IO-Error after life migration

soessle · Feb 23, 2009

Hi,

I just did a online migration of a kvm-node and it worked almost fine - except I get IO-errors :-(

On the node I have Ubuntu 8.04 installed. If i do a "sudo -s" I get "-bash: /usr/bin/sudo: Input/output error" as response.

After "switch off/switch on" of the node everything is OK.

Could somebody help me to find the root of this problem? Which logfile shoud I look at?

Thank you.

mangoo · Feb 24, 2009

soessle said:
Hi,

I just did a online migration of a kvm-node and it worked almost fine - except I get IO-errors :-(

On the node I have Ubuntu 8.04 installed. If i do a "sudo -s" I get "-bash: /usr/bin/sudo: Input/output error" as response.

After "switch off/switch on" of the node everything is OK.

Could somebody help me to find the root of this problem? Which logfile shoud I look at?

Thank you.

Do both hosts have access to guest's file image / block device? It is required, otherwise, after migration, guest will not be able to access its drive.

dietmar · Feb 24, 2009

mangoo said:
Do both hosts have access to guest's file image / block device? It is required, otherwise, after migration, guest will not be able to access its drive.

What are you talking about? - we copy the files, so the guest is always able to access the drive after migration.

mangoo · Feb 24, 2009

dietmar said:
What are you talking about? - we copy the files, so the guest is always able to access the drive after migration.

If you use NFS or iSCSI, you don't copy anything, obviously, but configure the hosts to access the same paths.

I didn't use live migration with Proxmox VE yet, but are you sure this is what is done?

- pausing the guest
- copying i.e. 20 GB guest's disk (file) image to another host
- transferring runtime data (RAM, state etc.)
- resuming guest on another host

If yes, I wouldn't call it a "live" migration.

dietmar · Feb 24, 2009

call it whatever you like.

tom · Feb 24, 2009

mangoo said:
If you use NFS or iSCSI, you don't copy anything, obviously, but configure the hosts to access the same paths.

I didn't use live migration with Proxmox VE yet, but are you sure this is what is done?

- pausing the guest
- copying i.e. 20 GB guest's disk (file) image to another host
- transferring runtime data (RAM, state etc.)
- resuming guest on another host

If yes, I wouldn't call it a "live" migration.
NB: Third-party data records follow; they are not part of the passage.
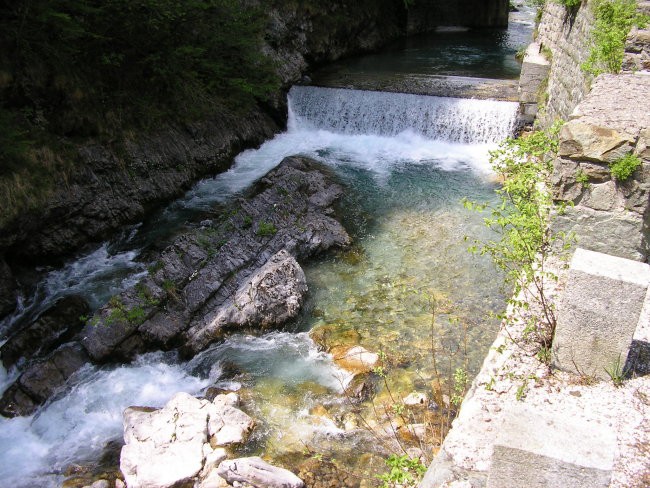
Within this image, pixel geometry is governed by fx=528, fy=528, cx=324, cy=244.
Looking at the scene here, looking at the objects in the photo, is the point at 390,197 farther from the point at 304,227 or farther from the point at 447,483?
the point at 447,483

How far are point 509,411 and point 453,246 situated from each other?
17.2ft

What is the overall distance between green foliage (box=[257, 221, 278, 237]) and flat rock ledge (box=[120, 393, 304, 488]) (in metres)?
2.81

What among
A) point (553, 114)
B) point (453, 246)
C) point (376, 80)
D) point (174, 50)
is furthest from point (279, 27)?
point (453, 246)

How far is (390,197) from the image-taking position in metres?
9.04

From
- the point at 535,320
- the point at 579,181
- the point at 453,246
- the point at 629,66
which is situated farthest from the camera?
the point at 453,246

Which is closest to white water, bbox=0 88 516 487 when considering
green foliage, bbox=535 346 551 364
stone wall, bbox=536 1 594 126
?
stone wall, bbox=536 1 594 126

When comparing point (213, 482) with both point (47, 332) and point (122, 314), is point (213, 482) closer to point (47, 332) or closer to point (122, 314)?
point (122, 314)

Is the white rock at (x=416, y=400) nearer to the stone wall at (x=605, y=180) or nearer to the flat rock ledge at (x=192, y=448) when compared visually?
the flat rock ledge at (x=192, y=448)

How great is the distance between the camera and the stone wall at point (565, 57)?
7.29 m

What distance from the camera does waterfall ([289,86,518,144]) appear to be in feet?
35.4

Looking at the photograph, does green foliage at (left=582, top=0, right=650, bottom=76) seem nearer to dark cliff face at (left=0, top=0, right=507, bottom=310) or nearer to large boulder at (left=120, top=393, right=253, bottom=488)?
large boulder at (left=120, top=393, right=253, bottom=488)

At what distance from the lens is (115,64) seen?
8445mm

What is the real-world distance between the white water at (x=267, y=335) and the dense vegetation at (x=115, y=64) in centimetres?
157

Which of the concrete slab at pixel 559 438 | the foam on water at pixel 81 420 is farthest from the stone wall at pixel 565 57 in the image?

downtime depends on the size of the disk file and the memory setting. the process of the current live migration of KVM VM´s is a bit more advanced than you wrote. we do several rsyncs (before suspend) so there is minimal downtime here.

if you have a reasonable fast systems (server class hardware and network), you can live migrate a win xp with 512 ram with about 10 to 20 seconds downtime (less memory in guest, faster).

dietmar · Feb 25, 2009

soessle said:
Could somebody help me to find the root of this problem?
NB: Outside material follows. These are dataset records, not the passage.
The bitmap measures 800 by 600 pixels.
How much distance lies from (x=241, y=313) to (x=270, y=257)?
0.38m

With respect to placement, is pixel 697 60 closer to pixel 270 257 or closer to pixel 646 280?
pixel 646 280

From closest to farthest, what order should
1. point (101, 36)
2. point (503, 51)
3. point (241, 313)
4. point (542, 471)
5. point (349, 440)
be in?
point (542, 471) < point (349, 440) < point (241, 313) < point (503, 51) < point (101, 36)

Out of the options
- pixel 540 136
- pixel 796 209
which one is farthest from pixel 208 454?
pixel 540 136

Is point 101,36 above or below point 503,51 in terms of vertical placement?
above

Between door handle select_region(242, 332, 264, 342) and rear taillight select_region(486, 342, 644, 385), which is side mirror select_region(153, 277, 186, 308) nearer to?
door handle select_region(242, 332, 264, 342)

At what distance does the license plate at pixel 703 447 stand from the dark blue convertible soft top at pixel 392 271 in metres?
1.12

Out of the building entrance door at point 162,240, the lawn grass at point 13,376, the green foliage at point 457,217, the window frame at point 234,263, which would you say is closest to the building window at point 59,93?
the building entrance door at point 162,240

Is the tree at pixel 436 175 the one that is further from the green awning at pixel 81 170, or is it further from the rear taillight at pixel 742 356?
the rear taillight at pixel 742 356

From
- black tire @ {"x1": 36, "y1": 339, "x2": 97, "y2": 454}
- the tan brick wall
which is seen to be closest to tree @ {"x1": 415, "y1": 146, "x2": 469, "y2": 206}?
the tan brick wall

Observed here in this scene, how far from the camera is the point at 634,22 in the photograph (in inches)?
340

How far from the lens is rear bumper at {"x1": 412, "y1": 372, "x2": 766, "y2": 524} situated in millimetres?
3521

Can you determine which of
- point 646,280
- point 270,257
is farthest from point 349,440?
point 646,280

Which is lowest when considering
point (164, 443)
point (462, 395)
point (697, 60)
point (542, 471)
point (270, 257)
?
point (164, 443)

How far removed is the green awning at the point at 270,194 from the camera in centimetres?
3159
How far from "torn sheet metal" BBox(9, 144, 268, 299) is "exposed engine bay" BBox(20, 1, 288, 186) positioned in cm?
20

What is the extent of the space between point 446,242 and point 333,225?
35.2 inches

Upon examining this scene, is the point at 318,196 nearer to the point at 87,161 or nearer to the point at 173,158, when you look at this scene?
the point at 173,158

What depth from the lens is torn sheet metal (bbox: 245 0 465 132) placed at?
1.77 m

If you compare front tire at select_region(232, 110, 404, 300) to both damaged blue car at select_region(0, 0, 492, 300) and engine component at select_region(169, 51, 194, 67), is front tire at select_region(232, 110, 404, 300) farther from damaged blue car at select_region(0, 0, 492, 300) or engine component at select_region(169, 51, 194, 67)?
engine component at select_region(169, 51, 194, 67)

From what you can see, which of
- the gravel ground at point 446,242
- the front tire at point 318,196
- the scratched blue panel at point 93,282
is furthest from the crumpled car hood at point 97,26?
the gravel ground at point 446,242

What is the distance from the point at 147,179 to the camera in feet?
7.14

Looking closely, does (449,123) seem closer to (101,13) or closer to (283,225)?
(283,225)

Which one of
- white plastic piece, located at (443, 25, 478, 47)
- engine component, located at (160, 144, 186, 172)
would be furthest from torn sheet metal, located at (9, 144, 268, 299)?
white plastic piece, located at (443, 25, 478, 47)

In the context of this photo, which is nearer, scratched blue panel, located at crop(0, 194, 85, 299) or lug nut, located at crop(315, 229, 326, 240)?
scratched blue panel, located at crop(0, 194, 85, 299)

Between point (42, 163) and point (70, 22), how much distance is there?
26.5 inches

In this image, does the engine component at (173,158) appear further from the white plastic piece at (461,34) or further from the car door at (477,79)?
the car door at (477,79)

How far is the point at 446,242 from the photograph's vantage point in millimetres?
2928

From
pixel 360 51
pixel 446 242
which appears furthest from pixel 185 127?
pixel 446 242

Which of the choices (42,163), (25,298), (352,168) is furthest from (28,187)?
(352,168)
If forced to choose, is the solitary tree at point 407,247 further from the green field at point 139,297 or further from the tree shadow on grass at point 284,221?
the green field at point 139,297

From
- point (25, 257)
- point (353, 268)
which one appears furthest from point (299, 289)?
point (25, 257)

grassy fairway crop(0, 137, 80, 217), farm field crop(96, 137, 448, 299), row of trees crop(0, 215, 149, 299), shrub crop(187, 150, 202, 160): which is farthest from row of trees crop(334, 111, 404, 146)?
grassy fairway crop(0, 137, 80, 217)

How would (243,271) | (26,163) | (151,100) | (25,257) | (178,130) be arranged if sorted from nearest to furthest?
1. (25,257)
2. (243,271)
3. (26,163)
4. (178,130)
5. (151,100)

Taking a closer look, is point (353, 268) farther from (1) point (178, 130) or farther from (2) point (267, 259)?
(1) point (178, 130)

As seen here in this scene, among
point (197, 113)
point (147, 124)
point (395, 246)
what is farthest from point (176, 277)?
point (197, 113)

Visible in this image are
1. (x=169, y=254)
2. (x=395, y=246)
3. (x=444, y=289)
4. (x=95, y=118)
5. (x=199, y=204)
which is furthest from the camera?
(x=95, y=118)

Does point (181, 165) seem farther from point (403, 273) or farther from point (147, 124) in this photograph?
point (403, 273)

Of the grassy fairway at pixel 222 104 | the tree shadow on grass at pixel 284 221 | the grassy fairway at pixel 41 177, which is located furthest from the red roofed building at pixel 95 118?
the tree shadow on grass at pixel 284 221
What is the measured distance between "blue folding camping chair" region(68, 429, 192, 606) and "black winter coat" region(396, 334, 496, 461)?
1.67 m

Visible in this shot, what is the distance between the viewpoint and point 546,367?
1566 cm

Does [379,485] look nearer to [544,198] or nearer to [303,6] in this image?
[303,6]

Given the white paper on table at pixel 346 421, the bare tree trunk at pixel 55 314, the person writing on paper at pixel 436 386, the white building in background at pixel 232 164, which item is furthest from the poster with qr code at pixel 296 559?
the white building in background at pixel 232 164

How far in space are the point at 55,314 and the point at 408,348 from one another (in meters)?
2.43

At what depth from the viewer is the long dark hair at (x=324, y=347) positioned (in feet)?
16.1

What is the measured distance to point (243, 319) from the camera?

Is the error reproducable?

soessle · Feb 25, 2009

dietmar said:
Is the error reproducable?

The Error is not always reproducable.

This is the log of the migration:
--- begin log ---
/usr/bin/ssh -t -t -n -o BatchMode=yes 192.168.80.154 /usr/sbin/qmigrate --online 192.168.80.155 101
tcgetattr: Inappropriate ioctl for device
starting migration of VM 101 to host '192.168.80.155'
starting data sync
building file list ...
0 files... 2 files to consider
created directory /var/lib/vz/images/101
./
vm-101-disk.qcow2
rsync status: 13453234176 100% 54.26MB/s 0:03:56 (xfer#1, to-check=0/2)

sent 13454876547 bytes received 48 bytes 56652111.98 bytes/sec
total size is 13453234176 speedup is 1.00
suspending running VM
dumping state
copying dumpfile
building file list ...
0 files... 1 file to consider
VM101.state
rsync status: 237226489 100% 55.32MB/s 0:00:04 (xfer#1, to-check=0/1)

sent 237255541 bytes received 42 bytes 52723462.89 bytes/sec
total size is 237226489 speedup is 1.00
starting second sync
building file list ...
0 files... 2 files to consider
vm-101-disk.qcow2
rsync status: 13453234176 100% 78.92MB/s 0:02:42 (xfer#1, to-check=0/2)

sent 1392061 bytes received 927986 bytes 5821.95 bytes/sec
total size is 13453234176 speedup is 5798.69
starting/restoring VM on remote host
qemu_popen: returning result of qemu_fopen_ops
online again after 415 seconds
Connection to 192.168.80.154 closed.
VM 101 migration done
--- end log ---

When I connect through VNC-Console I now get the following error:
[ a timecode ] sd 2:0:0:0: rejecting I/O to offline device

After Stop/Start of the KVM everything is OK.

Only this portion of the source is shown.